**DOCUMENT PASSAGE**
>> begin

# Review: Meguiar's DA Microfiber System



## RaskyR1

*Review: Meguiar's DA Microfiber Polishing System*

*
Introduction:*
As many of you may know, Meguiar's has been developing this new microfiber polishing system for several years now, and during this time they have reached out to professional detailers across the world looking for helpful feedback in dialing this system in. While I was not one of the original development testers, I was one of many lucky detailers selected to test out the released product before it went to launch. I received my sample kit from Meguiar's on December 1st 2010, and have had a little over two months to play around with it now.

*Product Description:*
The 2011 Meguiar's Microfiber Polishing System consists of two polishing liquids, the D300 Compound which utilizes SMAT technology and the D301 Finishing Wax which uses polymers, silicones and carnauba for a high gloss protection. The system also consists of two types of microfiber polishing pads, one for cutting and one for finishing. Each liquid was developed to be used with its correlating pad.

*Initial Product Observations:*
1.	Packaging: N/A
2.	Directions: For the D300 Compound, Meguiar's recommends using a speed of 4800opm. Priming of the pads is also recommended. After priming, only a small amount of product is needed to complete a 20" x 20" section (I use 3-4 pea sized dots). The D301 Finishing wax is recommended for use with speeds of 2800-3800opm. 
3.	Consistency (liquids): On the thicker side, similar to D151.
4.	Color: D300 is pinkish, D301 is purple/blue, cutting pad has maroon foam, and the finishing pad has black foam.
5.	Scent (liquids): D300 has a pleasant cinnamon scent and D301 has a pleasant blueberry scent.
6.	Size: Pads are available in 3", 5", and 6". Liquids will come in the new 16oz bottles, 32oz bottle and gallon size. (Note: the 16oz bottles are pretty cool!)

>> end

**PROBLEM 1**
In the Meguiar's microfiber system review, why did Meguiar's contact professional detailers around the world while developing the system? Answer in one to three sentences.
**PROBLEM 2**
Quote the Meguiar's microfiber system review word for word, from "# Review: Meguiar's" up to and including "with it now.".
Rely only on the review above for what follows.

**RECORDED DATA**
>> begin

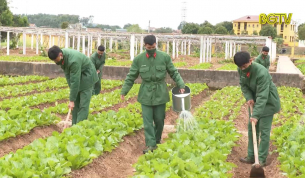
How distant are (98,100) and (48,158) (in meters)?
6.48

>> end

**WORKED ANSWER 1**
Meguiar's was looking for helpful feedback from them to dial the system in during the years it spent developing it.

**WORKED ANSWER 2**
# Review: Meguiar's DA Microfiber System



## RaskyR1

*Review: Meguiar's DA Microfiber Polishing System*

*
Introduction:*
As many of you may know, Meguiar's has been developing this new microfiber polishing system for several years now, and during this time they have reached out to professional detailers across the world looking for helpful feedback in dialing this system in. While I was not one of the original development testers, I was one of many lucky detailers selected to test out the released product before it went to launch. I received my sample kit from Meguiar's on December 1st 2010, and have had a little over two months to play around with it now.